Normally, a case would be handled by the authority of the Member State that is most affected, and others would stay their own proceedings. The Commission would normally deal with matters that substantially affect more than 3 Members or where its intervention is appropriate in order to ensure efficient enforcement or to set policy. Where a national authority is already acting on a case, the Commission would only exercise its power to take over if it looks like it will be in conflict with others or with established Community case law, if it is taking too long, or if similar

problems are appearing widely and a Community decision is needed to clarify Community policy. The Commission would not normally adopt a decision in conflict with a national authority’s decision if it has been kept fully informed about the case. The ECN is also a forum for informal co-operation. The members hold occasional plenary meetings at the policy level. There are also working groups on topics such as leniency, transitional issues, sanctions and procedures, and Article 82, and sector subgroups about railways, electricity and insurance.
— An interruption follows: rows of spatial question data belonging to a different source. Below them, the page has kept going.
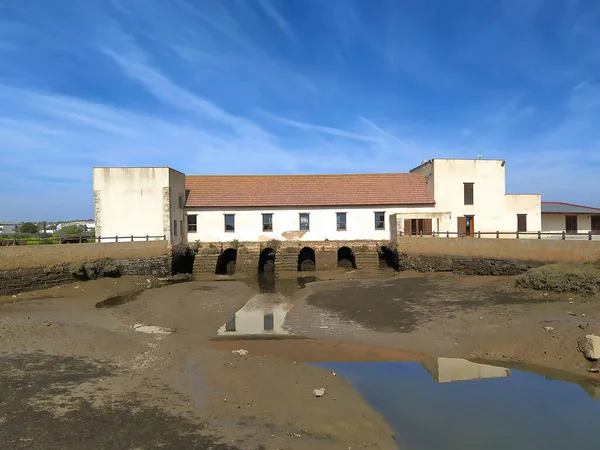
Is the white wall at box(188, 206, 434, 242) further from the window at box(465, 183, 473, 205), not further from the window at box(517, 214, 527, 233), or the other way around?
the window at box(517, 214, 527, 233)

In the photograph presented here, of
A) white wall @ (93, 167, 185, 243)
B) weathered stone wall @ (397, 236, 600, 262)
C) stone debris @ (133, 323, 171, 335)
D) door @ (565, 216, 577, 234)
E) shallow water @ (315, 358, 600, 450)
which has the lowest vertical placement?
shallow water @ (315, 358, 600, 450)

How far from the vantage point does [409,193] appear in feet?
100

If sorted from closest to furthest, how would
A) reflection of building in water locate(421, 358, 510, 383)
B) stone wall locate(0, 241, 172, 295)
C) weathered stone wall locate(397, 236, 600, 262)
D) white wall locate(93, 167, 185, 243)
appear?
reflection of building in water locate(421, 358, 510, 383) < weathered stone wall locate(397, 236, 600, 262) < stone wall locate(0, 241, 172, 295) < white wall locate(93, 167, 185, 243)

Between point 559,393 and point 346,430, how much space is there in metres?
4.60

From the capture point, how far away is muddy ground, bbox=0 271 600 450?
607cm

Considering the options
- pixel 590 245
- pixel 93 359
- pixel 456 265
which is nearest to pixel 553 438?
pixel 93 359

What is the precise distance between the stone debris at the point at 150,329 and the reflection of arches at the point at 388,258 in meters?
17.6

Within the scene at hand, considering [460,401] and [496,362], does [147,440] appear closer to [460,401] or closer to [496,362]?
[460,401]

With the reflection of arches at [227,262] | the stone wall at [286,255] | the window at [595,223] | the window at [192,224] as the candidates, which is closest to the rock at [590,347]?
the stone wall at [286,255]

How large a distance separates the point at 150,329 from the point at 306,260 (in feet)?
59.7

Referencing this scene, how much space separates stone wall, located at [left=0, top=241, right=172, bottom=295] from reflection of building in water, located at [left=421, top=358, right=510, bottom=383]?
1821cm

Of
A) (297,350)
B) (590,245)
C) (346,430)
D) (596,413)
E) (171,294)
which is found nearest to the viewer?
(346,430)

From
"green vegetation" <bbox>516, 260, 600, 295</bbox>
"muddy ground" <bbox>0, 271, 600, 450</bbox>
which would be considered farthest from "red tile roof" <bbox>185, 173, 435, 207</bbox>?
"green vegetation" <bbox>516, 260, 600, 295</bbox>

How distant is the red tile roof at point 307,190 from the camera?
30.1 m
As agencies across the Community share enforcement responsibilities, complications will arise about parallel investigations and leniency applications in several jurisdictions. Exchange of experiences has led to the introduction of generally consistent leniency programs in the Member States. Programs are in place in 17 Members now, and programs are planned in several more. Enforcement could suffer it multiplicity and inconsistency deter firms from coming forward.
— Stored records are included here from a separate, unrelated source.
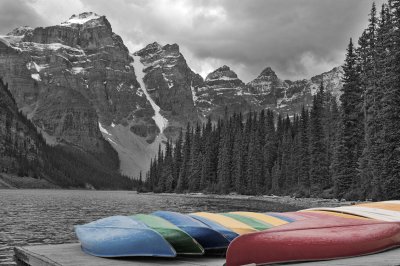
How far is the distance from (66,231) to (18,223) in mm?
4908

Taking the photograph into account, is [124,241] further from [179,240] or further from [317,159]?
[317,159]

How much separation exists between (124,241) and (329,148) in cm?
6226

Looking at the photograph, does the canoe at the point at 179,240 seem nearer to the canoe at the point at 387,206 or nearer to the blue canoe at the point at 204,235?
the blue canoe at the point at 204,235

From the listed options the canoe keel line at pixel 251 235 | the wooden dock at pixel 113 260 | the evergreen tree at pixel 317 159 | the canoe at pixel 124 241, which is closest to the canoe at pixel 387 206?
the canoe keel line at pixel 251 235

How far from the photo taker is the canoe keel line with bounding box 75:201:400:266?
6.70 metres

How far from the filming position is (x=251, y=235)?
6727 millimetres

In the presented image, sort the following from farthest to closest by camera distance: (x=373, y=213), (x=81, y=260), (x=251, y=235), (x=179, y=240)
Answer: (x=373, y=213)
(x=179, y=240)
(x=81, y=260)
(x=251, y=235)

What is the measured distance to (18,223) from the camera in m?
23.8

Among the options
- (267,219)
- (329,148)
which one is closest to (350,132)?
(329,148)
Differences among the programs are few, mostly about the obligation to stop the infringing conduct.

4. Limits of competition policy: exclusions and sectoral regimes

There is no general principle in the Treaties or in Community jurisprudence about how to deal with a conflict between the demands of competition law and those of other Community-level laws or official actions. Conflicts with Member States laws and official actions have been a much more important topic. The Member States’ capacity to use national law to prevent or restrain competition is limited. A Member State may constrain the freedom to set prices, if this is manifestly an exercise of government authority and not rubberstamping of a private agreement and if the power has not been removed by Community legislation. But business firms cannot usually defend their infringements of Article 81 or Article 82 by claiming that national regulation eliminated their freedom of competitive action.
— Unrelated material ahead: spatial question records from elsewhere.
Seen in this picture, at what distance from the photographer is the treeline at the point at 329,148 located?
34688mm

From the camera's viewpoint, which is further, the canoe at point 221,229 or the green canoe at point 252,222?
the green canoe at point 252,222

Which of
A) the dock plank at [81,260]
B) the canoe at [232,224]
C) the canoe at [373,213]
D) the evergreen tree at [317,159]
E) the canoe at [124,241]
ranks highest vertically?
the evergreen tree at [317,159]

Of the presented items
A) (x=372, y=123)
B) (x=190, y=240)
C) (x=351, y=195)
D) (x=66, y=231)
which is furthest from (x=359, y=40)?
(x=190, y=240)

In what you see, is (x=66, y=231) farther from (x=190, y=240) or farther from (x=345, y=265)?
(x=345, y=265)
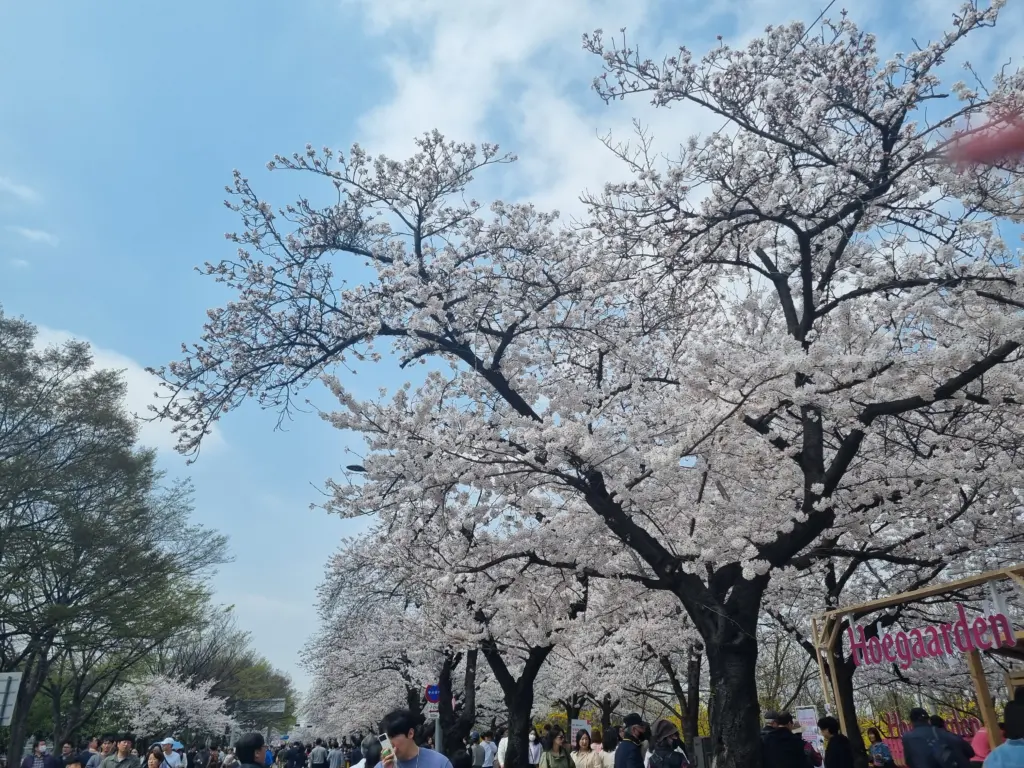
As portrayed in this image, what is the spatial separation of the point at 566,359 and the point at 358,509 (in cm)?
380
Member States may adopt rules that constrain competition in order to promote some sectoral or other policy, as long as there was no contrary Community policy on the issue and other Treaty obligations are respected. Since those other Treaty obligations include market openness and non-discrimination, national measures that might affect trade would not be permitted. But the Treaty texts combine to disfavour a broad “state-action” exemption. Article 10 of the Treaty obliges Member States to take all appropriate measures to fulfil their obligations and to facilitate the Commission’s task, and it requires that they abstain from any measures that could jeopardise attainment of Treaty objectives. One of those objectives is “a system ensuring that competition in the internal market is not distorted”. (Article 3(1)(g))

Labour is not subject to Community competition law. The Treaty covers labour separately, in Article 39. Employees are not undertakings; rather, they work for undertakings. Trade unions would be considered undertakings to the extent that they enter into commercial activities, but not when they are dealing with labour market issues. In general, agreements concluded in good faith on core subjects of collective bargaining, such as wages and working conditions, which do not directly affect third markets and third parties are beyond the scope of Community competition law.